Poetry and fiction provide the story of the one—which avoids being crammed into an official narrative. The "one" may feel doubts about the idea of serving for an abstraction (such as freedom), yet does his or her work anyway for the sake of their comrade.

I hope that focusing on the individual helps me avoid twisting a narrative to fit some media-driven image, rather than shedding light on what some people went through. Perhaps telling the story of the one will expose the public to that human side.

One of our biggest battles within our own borders these days is that some argue that there's only one way to be patriotic, one way to behave as a citizen. Soldiers who've seen all manner of reactions to stress, and to each other, know that’s not really the case. The biggest gap I’ve noticed is not the knowledge of fighting wars—there’s plenty of facts on the news—but in the way that the military places people of different beliefs into a cohesive team, while our civil society seems to be pulling apart, with people refusing to find common ground. Hopefully, describing that process can help build connections.

Q4, What single piece of writing (or reading) advice would you think helpful to share with other practitioners of military-themed storytelling?

1. Read voraciously. Not only war literature but Literature. It will expose you to great characters and lead you to think about how complex the people around you can be. Classics like The Iliad, Beowulf, Shakespeare cover some of the same ground—the gap between the population and the warrior, for example, and the limits of the idea of heroism. Odysseus and Othello were as at odds with the communities they served as some find themselves today. And they did not emerge out of thin air. Also, read your peers. See what is being shared publicly. This will challenge you to consider different angles, and you will also be supporting your fellow writers. Writers, especially poets, need to support each other. I remember listening to Lorna Dee Cervantes teach that a poem is 50 percent conception and 50 percent perception. By that measure, if we’re not engaging and responding, we're leaving literature half-written.

2. Write daily. Don't worry about writing a bad first draft. Most of us are re-writers. Get it on the page. Read it aloud. Notice where you stumble in reading it and mark that passage. Fix it. Read it again.

Don’t worry about whether a subject is too trivial (on one end) or too uncomfortable (on the other end). There is no subject too small, and no one group who has ownership of the narrative. Write it. You may find after you've completed a draft that it's not a story you want to keep. But you might find you do. You may also learn something in the process. You won't know until you try.

Q5. If you could send one of your poems to a reader 100 years in the future, which would it be and why? Also, who do you imagine that reader might be?

This answer might change with time, but at this point I’d send "Retreat", which appears in "Contested Terrain." The poem takes the elements of conflict, the effect on a person's environment, the struggle to breathe, and the barriers to human contact, and shows them all to be present before, during, and after a deployment.

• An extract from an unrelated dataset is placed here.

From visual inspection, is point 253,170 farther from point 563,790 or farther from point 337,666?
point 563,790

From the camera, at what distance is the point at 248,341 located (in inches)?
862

It's hard to explain the feeling of training to defend by lethal means oneself and one’s family, and the difficulty of turning that mindset off. We each gear up for our experiences by creating a heightened sense of awareness. That mindset doesn't immediately disappear when we take off the uniform. Much of the outrage we see in our media culture of fear brings back those feelings.

"Retreat" communicates this in a parallel structure, with each aspect (before, during and after) showing thoughts of lethal force, and the effects our presence has on our surroundings and the people around us. For example, in the use of force first during training simulations, then in the realization that danger is everywhere, and then projected onto the soldier's family upon return.